Maori poverty in Te Urewera was largely caused by repeated Crown breaches of the Treaty of Waitangi according to the final Waitangi Tribunal Te Urewera report.
The Crown was found responsible for Maori communities in Te Urewera being forced to eat rotten potatoes while children grew up dependent on charity for foods and clothes throughout the 20th century.
Some Maori families lived in shacks and caves due to a lack of adequate assistance, the sixth and final Waitangi Tribunal Te Urewera report released on Tuesday found.
"The Tribunal acknowledges that the Crown did provide some aid and services to Te Urewera communities," it said in a statement.
"However, it found that these were never near enough to counter the massive disadvantages holding back those communities. Sometimes they were actually harmful."
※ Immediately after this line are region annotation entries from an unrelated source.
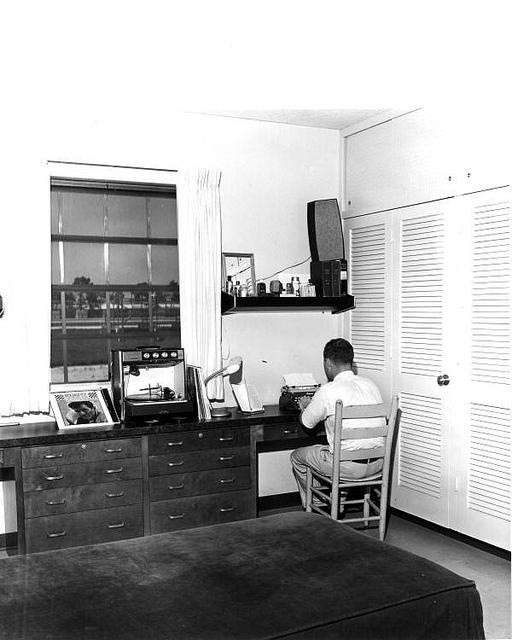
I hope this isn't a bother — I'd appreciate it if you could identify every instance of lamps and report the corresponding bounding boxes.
[204,356,243,417]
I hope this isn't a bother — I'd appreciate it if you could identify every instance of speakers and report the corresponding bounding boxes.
[307,199,345,262]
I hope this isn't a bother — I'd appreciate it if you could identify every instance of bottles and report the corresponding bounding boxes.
[286,277,316,297]
[226,275,251,297]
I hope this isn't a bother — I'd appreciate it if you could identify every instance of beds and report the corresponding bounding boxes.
[0,510,485,640]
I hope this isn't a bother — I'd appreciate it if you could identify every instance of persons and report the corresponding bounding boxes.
[289,338,389,521]
[64,400,109,427]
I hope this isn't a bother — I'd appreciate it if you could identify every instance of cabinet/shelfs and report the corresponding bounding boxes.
[338,106,512,558]
[0,403,327,555]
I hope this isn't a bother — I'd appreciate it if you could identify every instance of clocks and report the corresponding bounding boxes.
[221,252,257,298]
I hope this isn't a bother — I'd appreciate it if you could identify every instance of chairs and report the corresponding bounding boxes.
[306,396,398,541]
Maori children were punished for speaking their own language while Crown officials made them feel that their culture was inferior and worthless.
Two bills settling the historical grievances of Ngai Tuhoe were passed into law by parliament in July last year.
Treaty of Waitangi Negotiations Minister Christopher Finlayson said at the time the Maori peoples in the area suffered "some of the worst breaches by the Crown in the country's history, involving large scale confiscation, brutal military campaigns targeting Tuhoe settlements, and unjust land purchases".
The settlement includes a $170 million financial, commercial and cultural redress package, and an apology for the Crown's "grievous actions" will become enshrined in law.